Turkish protesters challenge authoritarian rule, Islamic law

Striking workers flooded into Istanbul's Taksim Square on day six of protests Wednesday as unions helped lead a major action in the capital of Ankara. Taksim demonstrators issued a list of six demands to the government, hoping that the involvement of hundreds of thousands of strikers across the country would apply pressure to Prime Minister Recep Tayyip and the government.

Throughout the week, protesters have squared off against police forces clad in riot gear, navigating streams of tear gas and water cannons — in some cases razing pavement to build barricades from the stones.

The protest began on May 28 as a peaceful demonstration against plans to clear out Gezi Park, one of the city’s last remaining green grounds, in order to build a shopping mall modeled after 19th-century Ottoman barracks. It then escalated into a violent nationwide clash between the people and the government, revealing to the world an arborization of tensions with Erdogan at the center.

Protesters say the Turkish government, under the control of Erdogan’s Justice and Development Party (AKP), which came to power in 2002, is becoming increasingly authoritarian, “trying to impose conservative Islamic values on the officially secular country and infringe on their personal freedoms,” the BBC reported. Protesters are now calling on Erdogan and his government to resign.

The demands released by activists in Gezi Park were as follows: "Gezi remains park; Stop police violence; Officials resign; Tear gas ban; Release detainees; Freedom of assembly."

Some experts say the violent eruption should be no surprise, and that Washington “overlooked” the fault lines growing in the political “Turkish miracle.”

Turkish restlessness over the recent direction of the country’s politics has gradually intensified as the AKP has “slowly strangled all opposition,” and “become the textbook case of a hollow democracy,” said a Foreign Policy article co-authored by Steven A. Cook and Michael Koplow, both experts on the region.

In the last decade of rule, Erdogan successfully expanded education, health and housing, and has helped to boost Turkey into a regional power — advancements which allowed him to win three consecutive general elections, with a higher percentage of the popular vote each time. He took more than 47 percent of the vote in his last two elections, the first times it has been accomplished in any Turkish election. Through the uprising, Turkish officials are asking how a government that received almost 50 percent of the vote can be authoritarian.
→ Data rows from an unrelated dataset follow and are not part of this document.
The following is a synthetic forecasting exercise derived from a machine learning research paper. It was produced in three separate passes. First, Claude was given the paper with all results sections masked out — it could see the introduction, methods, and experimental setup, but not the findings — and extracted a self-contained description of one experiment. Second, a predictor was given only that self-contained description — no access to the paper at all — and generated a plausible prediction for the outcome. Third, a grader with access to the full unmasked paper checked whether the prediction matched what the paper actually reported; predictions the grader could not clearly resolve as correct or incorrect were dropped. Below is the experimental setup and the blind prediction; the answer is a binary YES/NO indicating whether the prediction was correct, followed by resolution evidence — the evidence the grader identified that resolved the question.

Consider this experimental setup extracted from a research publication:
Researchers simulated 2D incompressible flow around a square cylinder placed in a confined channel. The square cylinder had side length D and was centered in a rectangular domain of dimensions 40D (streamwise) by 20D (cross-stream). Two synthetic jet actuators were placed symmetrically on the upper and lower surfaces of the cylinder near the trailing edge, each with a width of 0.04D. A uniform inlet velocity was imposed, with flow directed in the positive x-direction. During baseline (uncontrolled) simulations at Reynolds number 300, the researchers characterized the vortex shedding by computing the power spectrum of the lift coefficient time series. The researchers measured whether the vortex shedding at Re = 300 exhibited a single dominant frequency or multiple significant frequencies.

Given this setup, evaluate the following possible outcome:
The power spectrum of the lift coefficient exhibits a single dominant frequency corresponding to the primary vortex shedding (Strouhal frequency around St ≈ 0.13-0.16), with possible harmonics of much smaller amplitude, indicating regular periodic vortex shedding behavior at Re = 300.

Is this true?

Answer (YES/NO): NO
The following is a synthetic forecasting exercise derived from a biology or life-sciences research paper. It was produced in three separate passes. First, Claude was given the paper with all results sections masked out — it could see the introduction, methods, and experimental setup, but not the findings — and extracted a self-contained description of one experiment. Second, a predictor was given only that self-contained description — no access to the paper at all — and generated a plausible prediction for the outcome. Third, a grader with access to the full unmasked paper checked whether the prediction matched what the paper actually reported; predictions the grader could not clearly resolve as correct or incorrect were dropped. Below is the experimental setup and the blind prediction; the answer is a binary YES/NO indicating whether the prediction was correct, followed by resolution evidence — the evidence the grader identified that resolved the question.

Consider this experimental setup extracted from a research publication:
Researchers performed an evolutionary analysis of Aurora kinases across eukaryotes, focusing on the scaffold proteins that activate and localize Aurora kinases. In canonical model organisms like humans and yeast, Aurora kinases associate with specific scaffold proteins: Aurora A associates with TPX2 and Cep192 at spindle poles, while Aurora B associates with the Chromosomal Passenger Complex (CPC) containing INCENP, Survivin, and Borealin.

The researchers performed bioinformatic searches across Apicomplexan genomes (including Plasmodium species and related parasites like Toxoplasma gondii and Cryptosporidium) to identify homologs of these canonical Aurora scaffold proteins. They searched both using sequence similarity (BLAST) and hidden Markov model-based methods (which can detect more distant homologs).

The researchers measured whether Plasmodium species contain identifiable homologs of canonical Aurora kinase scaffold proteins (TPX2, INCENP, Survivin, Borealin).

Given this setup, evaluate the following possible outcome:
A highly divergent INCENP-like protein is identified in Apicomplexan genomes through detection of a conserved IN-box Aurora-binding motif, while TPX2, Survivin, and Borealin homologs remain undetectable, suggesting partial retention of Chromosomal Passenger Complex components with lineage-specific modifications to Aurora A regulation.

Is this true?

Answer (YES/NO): YES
Experts say social apprehension began with Erdogan and the AKP trying to replace the Turkish Constitution of 1982 with a newly drafted constitution, which Cook and Koplow say Erdogan wants to use as a vehicle for his own authoritarian rule. Opposition parties held the constitutional commission to a deadlock in late 2012, forcing it to miss the deadline to submit recommendations. Erdogan then threatened to discount the commission altogether and move forward with his own plan.

Coercive measures to quell dissent in Turkey include frequent arrests of journalists, penalization of companies for disagreeing with the government and curtailing of public freedom of expression.

Secular protests began in 2007, pressuring Erdogan not to run in presidential elections because of his Islamist background. In 2008 parliament approved constitutional amendments to allow women to wear headscarves in universities, inciting even more secular outrage. In 2010, a referendum backing amendments to increase parliamentary control over the military and judiciary were seen as an “attempt by the pro-Islamic government to appoint sympathetic judges.”

Turkey’s new alcohol law restricts the sale of alcohol after 10 p.m., limits advertising and bans new liquor licenses from any establishments within 100 meters of mosques and schools.

Opposition of the legislation notwithstanding, the law was written, debated and passed in only two weeks, with Erdogan telling critics they should just drink at home. Cook and Koplow wrote the AKP is also “undertaking massive construction of projects in Istanbul… all of which are controversial and opposed by widespread coalitions of diverse interests.”

On Saturday, Erdogan warned protesters to end their demonstrations in Gezi Park.

“If you gather 100,000 people, I can gather a million,” he boasted.